KUTIPAN TEKS.
● ● ● ●
Penerapan Hukum Jaminan Dalam
Pembiayaan Syariah
Pembiayaan yang diberikan
oleh Bank Syariah
kepada nasabah sebenarnya merupakan risiko yang akan dihadapi oleh
Bank Syariah karena semakin tinggi keuntungan yang akan
diharapkan oleh Bank Syariah dalam pembiayaan yang diberikannya juga akan
semakin tinggi risiko yang akan dihadapi oleh Bank Syariah tersebut.
Risiko tersebut terkait dengan personal dan kondisi di luar perkiraan. Risiko
personal bisa muncul berupa tidak bisanya nasabah menjaga amanah yang diberikan
oleh Bank Syariah dan hal ini juga akan berdampak pada mnculnya
pembiayaan bermasalah. Sedangkan risiko kondisi di luar perkiraan adalah
seperti terjadinya bencana gempa bumi (force majeure) yang dapat melumpuhkan hampir seluruh bidang kehidupan yang
juga berdampak pada sektor ekonomi riil.
Dalam konsep di Bank Syariah tidak boleh ada jaminan sedangkan
pada prakteknya di Indonesia ada jaminan sebagaimana yang ada dalam fatwa Dewan Syariah Nasional Majelis Ulama Indonesia
(DSN MUI) diputuskan bahwa pada prinsipnya tidak ada jaminan di Bank
Syariah, namun agar mudharib atau pihak ketiga (debitor) tidak
melakukan penyimpangan, Lembaga
Keuangan Syariah (LKS) dapat
meminta jaminan dari debitor. Jaminan ini hanya dapat dicairkan bila debitor
terbukti melakukan pelanggaran terhadap hal-hal yang telah disepakati bersama dalam akad.
● ● ● ●
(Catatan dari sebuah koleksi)

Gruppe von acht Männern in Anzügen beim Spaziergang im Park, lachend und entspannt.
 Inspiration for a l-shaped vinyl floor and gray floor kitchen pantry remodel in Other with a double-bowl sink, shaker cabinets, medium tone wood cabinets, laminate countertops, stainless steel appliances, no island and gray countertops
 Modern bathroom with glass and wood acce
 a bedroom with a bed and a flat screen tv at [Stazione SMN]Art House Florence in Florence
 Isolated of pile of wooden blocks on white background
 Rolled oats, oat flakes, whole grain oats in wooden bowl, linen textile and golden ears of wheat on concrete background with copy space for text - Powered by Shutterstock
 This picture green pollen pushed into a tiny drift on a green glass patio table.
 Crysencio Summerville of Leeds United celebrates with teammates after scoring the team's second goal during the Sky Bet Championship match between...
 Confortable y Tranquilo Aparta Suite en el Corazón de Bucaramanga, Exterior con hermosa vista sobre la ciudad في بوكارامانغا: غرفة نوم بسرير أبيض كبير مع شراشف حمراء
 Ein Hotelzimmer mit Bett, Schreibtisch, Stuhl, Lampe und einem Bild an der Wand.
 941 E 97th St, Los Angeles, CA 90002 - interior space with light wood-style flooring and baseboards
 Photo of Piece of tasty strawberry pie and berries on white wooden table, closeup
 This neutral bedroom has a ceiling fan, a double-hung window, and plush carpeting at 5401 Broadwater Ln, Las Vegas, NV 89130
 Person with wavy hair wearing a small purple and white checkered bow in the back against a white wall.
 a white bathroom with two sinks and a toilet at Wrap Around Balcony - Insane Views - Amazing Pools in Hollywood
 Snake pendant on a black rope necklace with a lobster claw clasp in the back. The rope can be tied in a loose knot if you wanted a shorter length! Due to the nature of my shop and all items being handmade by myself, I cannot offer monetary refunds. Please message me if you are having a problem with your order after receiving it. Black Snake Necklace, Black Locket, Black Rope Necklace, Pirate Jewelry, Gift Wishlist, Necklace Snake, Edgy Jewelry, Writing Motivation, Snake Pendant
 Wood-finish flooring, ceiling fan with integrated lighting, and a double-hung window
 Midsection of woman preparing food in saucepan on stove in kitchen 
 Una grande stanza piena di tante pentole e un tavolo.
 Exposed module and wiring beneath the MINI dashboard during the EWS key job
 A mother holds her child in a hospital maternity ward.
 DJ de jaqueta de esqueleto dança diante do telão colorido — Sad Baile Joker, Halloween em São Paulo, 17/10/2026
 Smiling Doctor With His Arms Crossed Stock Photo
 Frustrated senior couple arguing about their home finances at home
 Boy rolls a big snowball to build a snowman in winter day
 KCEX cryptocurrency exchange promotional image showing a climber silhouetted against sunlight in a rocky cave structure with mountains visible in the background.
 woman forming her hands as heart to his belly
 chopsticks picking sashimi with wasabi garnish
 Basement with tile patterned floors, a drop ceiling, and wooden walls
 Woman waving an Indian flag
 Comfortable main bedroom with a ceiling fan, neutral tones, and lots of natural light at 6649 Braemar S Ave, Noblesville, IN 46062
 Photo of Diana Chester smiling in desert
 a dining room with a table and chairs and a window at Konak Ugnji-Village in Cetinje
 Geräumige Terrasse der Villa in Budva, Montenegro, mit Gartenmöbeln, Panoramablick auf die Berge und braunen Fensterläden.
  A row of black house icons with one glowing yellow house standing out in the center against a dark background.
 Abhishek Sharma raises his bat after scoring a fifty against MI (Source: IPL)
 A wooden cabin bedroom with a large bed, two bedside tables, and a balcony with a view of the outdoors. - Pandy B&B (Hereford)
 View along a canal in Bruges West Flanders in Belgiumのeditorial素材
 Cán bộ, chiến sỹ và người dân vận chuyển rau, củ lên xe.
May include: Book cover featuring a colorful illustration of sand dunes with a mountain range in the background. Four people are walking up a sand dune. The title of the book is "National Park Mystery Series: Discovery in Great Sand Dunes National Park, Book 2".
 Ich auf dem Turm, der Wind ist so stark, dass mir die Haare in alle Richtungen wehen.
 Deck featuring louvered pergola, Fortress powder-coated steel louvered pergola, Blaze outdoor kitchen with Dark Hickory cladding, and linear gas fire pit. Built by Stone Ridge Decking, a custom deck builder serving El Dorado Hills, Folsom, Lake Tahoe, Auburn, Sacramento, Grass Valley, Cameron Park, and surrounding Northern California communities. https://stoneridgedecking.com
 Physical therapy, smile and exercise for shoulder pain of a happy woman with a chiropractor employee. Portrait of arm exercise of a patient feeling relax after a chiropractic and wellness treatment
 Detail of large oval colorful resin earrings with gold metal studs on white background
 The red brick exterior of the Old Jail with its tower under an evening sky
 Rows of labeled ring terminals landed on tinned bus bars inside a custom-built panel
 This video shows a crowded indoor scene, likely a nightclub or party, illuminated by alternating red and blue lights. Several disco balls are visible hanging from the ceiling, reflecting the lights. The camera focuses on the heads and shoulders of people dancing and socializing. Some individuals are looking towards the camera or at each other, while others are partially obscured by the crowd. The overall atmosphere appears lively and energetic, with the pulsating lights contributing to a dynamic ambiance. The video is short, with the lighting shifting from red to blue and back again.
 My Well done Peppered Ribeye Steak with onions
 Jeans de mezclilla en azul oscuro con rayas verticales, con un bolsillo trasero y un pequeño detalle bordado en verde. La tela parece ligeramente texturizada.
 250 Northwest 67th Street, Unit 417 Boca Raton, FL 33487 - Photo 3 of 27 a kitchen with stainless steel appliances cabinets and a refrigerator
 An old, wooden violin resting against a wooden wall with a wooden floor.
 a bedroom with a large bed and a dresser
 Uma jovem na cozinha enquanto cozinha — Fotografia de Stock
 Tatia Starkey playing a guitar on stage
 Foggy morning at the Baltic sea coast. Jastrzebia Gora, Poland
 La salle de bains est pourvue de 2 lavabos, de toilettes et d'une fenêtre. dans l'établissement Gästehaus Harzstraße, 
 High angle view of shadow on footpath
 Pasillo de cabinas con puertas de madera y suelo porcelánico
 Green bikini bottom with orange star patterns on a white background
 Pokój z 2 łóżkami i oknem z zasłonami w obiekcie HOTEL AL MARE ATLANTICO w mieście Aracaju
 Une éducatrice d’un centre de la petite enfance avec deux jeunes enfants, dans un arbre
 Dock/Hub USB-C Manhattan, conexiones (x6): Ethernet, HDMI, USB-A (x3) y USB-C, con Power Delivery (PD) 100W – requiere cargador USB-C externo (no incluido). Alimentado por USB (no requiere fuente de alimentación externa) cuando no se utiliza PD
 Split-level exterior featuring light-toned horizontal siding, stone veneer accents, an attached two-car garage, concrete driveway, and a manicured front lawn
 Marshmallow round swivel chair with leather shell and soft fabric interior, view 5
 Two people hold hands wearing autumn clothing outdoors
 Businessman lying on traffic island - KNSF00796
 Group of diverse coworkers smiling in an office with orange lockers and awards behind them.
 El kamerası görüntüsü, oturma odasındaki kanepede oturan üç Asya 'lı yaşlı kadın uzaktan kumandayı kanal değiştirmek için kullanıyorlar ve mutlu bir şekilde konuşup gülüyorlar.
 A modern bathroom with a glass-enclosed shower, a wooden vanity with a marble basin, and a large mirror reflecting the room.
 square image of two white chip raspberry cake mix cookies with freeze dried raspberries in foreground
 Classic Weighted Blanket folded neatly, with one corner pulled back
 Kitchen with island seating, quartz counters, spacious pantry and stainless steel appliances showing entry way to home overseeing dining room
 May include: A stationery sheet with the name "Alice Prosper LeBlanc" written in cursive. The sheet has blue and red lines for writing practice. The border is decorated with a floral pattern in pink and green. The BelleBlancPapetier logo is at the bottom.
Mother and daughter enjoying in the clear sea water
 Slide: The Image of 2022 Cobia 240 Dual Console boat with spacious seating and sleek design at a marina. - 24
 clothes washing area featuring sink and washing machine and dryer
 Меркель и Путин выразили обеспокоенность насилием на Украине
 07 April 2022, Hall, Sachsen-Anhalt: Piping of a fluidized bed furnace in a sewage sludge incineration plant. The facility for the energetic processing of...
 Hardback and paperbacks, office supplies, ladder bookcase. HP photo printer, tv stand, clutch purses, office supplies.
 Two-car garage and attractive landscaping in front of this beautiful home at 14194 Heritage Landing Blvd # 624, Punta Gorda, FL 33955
● ● ● ●
KEGIATAN. Tulis ulang teks tentang jaminan dalam pembiayaan syariah mulai dari "Penerapan Hukum Jaminan" sampai dengan "sektor ekonomi riil.". Tukar "gempa bumi" dengan "banjir besar".

JAWABAN LATIHAN.
Penerapan Hukum Jaminan Dalam
Pembiayaan Syariah
Pembiayaan yang diberikan
oleh Bank Syariah
kepada nasabah sebenarnya merupakan risiko yang akan dihadapi oleh
Bank Syariah karena semakin tinggi keuntungan yang akan
diharapkan oleh Bank Syariah dalam pembiayaan yang diberikannya juga akan
semakin tinggi risiko yang akan dihadapi oleh Bank Syariah tersebut.
Risiko tersebut terkait dengan personal dan kondisi di luar perkiraan. Risiko
personal bisa muncul berupa tidak bisanya nasabah menjaga amanah yang diberikan
oleh Bank Syariah dan hal ini juga akan berdampak pada mnculnya
pembiayaan bermasalah. Sedangkan risiko kondisi di luar perkiraan adalah
seperti terjadinya bencana banjir besar (force majeure) yang dapat melumpuhkan hampir seluruh bidang kehidupan yang
juga berdampak pada sektor ekonomi riil.